Here he chided the solicitor general, Philip Perlman, for casually throwing around “loose and irresponsible adjectives” that tend to “color” all discussion of broad presidential power. No, a president doesn’t have “inherent,” “implied,” “incidental,” “plenary,” “war,” or “emergency” powers. He has constitutional powers. And, yes, those are limited. Even in times of crisis.

To permit the president to do much of anything without congressional approval, Jackson argued, is to concede “power that has no beginning or it has no end. If it exists, it need submit to no legal restraint.” And that, for Jackson, was dangerous. “I am not alarmed that it would plunge us straightaway into dictatorship,” he warned, “but it is at least a step in that wrong direction.”

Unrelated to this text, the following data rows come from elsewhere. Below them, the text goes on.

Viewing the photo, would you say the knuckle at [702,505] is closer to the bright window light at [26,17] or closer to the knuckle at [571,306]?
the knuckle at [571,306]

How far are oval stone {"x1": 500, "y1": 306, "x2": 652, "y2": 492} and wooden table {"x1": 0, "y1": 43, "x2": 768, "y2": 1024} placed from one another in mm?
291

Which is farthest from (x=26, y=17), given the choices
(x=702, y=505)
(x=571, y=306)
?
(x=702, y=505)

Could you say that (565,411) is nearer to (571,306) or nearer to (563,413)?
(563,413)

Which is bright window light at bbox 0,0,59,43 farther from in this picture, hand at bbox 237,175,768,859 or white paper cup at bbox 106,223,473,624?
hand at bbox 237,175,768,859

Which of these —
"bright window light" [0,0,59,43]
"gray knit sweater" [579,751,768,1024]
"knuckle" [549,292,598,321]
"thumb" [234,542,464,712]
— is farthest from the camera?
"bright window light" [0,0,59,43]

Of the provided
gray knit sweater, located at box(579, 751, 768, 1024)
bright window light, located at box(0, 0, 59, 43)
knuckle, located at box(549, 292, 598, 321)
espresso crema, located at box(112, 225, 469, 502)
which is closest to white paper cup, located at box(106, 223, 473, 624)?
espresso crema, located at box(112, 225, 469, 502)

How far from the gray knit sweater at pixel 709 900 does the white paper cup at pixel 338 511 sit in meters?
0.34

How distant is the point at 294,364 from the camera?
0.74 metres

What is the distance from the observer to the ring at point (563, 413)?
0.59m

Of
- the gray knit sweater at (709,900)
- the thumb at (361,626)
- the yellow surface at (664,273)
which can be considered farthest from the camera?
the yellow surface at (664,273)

Jackson’s lessons still resonate today. There is much talk about the “unitary executive theory” that grants virtually unchecked power to the nation’s chief executive. There is much talk about the relative impotence of Congress, an important institutional check on presidential power. There is much talk about a Supreme Court that yields a president considerable latitude and even more immunity. And there is much talk about a polarized nation that now worships a few of its elected leaders.

Justice Jackson begged for caution. He pleaded for restraint — guardrails, in other words. It begins in the people’s branch, he insisted. Congress. Members must be watchdogs, vigilant to the potential abuses of a president who claims “emergency powers.”

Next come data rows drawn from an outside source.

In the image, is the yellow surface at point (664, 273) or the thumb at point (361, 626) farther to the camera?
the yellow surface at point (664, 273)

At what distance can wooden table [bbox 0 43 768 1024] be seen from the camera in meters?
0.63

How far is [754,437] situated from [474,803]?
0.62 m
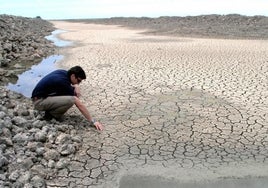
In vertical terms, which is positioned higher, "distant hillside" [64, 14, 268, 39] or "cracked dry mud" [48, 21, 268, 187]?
"distant hillside" [64, 14, 268, 39]

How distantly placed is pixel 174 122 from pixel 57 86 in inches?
78.9

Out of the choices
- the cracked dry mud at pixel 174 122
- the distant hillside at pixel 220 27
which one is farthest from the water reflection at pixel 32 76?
the distant hillside at pixel 220 27

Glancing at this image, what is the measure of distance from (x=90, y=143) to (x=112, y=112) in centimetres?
150

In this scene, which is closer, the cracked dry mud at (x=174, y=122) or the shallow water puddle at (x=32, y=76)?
the cracked dry mud at (x=174, y=122)

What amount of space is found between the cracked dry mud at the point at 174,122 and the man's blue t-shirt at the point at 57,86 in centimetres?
69

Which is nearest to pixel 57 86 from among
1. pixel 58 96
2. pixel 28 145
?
pixel 58 96

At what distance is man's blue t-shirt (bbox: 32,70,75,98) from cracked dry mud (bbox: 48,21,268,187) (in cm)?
69

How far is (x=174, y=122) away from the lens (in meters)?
6.48

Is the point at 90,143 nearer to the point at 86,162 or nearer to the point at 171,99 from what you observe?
the point at 86,162

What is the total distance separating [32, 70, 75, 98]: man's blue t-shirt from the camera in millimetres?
5984

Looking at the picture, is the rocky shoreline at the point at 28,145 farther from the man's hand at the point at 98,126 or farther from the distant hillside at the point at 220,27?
the distant hillside at the point at 220,27

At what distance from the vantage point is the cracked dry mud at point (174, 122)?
16.0 feet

“With all its defects, delays, and inconveniences,” Jackson wrote, “men have discovered no technique for long preserving free government except that the Executive be under the law, and that the law be made by parliamentary deliberations.”

Sage advice from a wise counselor. Especially in these times.

Breslin is the Joseph C. Palamountain Jr. Chair of Political Science at Skidmore College and author of “A Constitution for the Living: Imagining How Five Generations of Americans Would Rewrite the Nation’s Fundamental Law.”